"Niewiarygodne" źródła Busha
Kiedy prezydent George Bush ostrzegał
przed wojną z Irakiem, że kraj ten może "w ciągu 45 minut"
rozpocząć atak z użyciem broni chemicznej lub biologicznej, nie
miało to żadnego pokrycia w opinii CIA - podał niedzielny
"Washington Post".
Biały Dom nie starał się o potwierdzenie przez wywiad amerykański tej informacji, podanej przez Busha dwukrotnie we wrześniu ub.r.: w wystąpieniu po spotkaniu z członkami Kongresu i w przemówieniu radiowym.
Prezydent powiedział, że Irak "może przeprowadzić atak chemiczny lub biologiczny w 45 minut po wydaniu odpowiedniego rozkazu".
Podobnie jak w wypadku osławionego już fałszywego dokumentu o rzekomych próbach zakupu przez Irak uranu w Nigrze, ostrzegając o ewentualnym ataku Bush powołał się na rząd brytyjski.
Telewizja BBC podała jednak, że rząd premiera Blaira włączył groźbę o_ "ataku w ciągu 45 minut"_ do swej listy zarzutów przeciw reżimowi Saddama Husajna wbrew opinii własnego wywiadu. Ten ostatni ustalił, że informacja o domniemanym zagrożeniu opiera się na tylko jednym, niewiarygodnym źródle.
Sprawa ta stała się głośna w Anglii, gdyż BBC miała się dowiedzieć o braku podstaw do ostrzeżenia o ataku chemicznym lub biologicznym od naukowca, doktora Davida Kelly'ego, który był w związku z tym przesłuchiwany przez komisję parlamentu. Kelly'ego znaleziono potem martwego z podciętymi żyłami. Władze orzekły, że popełnił samobójstwo.

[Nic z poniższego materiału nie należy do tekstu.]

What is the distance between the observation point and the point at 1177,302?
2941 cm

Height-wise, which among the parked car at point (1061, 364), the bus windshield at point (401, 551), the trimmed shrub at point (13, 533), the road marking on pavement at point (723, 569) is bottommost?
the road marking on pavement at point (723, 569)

W tym samych wystąpieniach we wrześniu, w których Bush mówił o niebezpieczeństwie ataku "w ciągu 45 minut", wspomniał także o tym, że "w Iraku są terroryści z Al-Kaidy". To również okazało się stwierdzeniem bez pokrycia.
Chodziło bowiem o grupę Ansar al-Islam, przebywającą na terenach kurdyjskich, niekontrolowanych przez reżim w Bagdadzie, a poza tym niebędącą częścią organizacji Osamy bin-Ladena, a tylko utrzymującą z nią kontakty.